Malaysia was thrown into political turmoil in March when the ruling coalition suffered a severe electoral setback. The situation has been aggravated in recent weeks by accusations of sodomy against Anwar, according to AP.
Anwar --who does not hold a parliamentary seat -- was prevented by court order from attending an attempt by opposition lawmakers to force a debate on a “crisis of confidence in the government.“
Opposition lawmaker Azmin Ali said there had been no plan to create “chaos“ and that the massive security by the government amounted to “an evil provocation to scare the people.“
The issue became moot when Parliament Speaker Pandikar Amin refused to allow the debate, prompting opposition lawmakers to walk out amid jeers by ruling party members, who shouted “Go on! Get out, get out!“
“Don’t bring your political propaganda into this chamber. Don’t make Parliament a laughing stock,“ Pandikar said.

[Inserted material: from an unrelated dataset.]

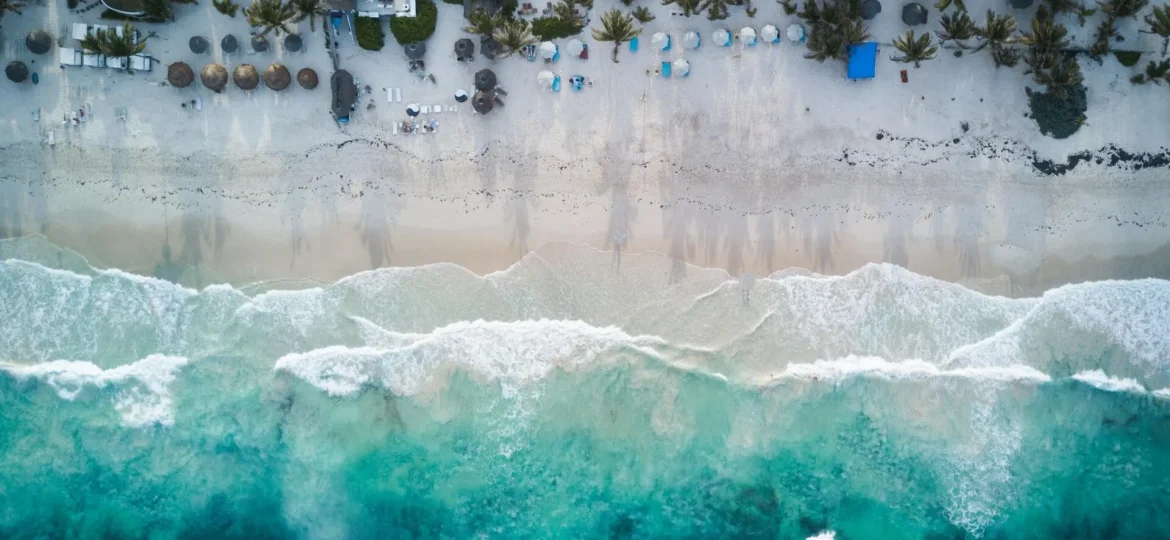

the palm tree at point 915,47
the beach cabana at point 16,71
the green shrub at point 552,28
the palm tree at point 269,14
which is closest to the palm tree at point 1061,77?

The debate was not the same as a no-confidence vote, and did not threaten the government’s stability. But police obtained a court order barring Anwar as well as the public from coming within three miles of Parliament, perhaps fearing a repeat of a mass anti-government street protest led by Anwar a decade ago.
Prime Minister Abdullah Ahmad Badawi defended the police action, saying the massive traffic jams resulting from the police roadblocks were caused by “these people who are organizing the demonstration.“
“Go to a stadium and shriek and scream at the top of your voice if you want to demonstrate,“ Abdullah said.
The unexpected police action intensified the political drama that Malaysia has been witnessing since the March 8 general elections in which the ruling coalition suffered badly, reducing the government’s grip on power.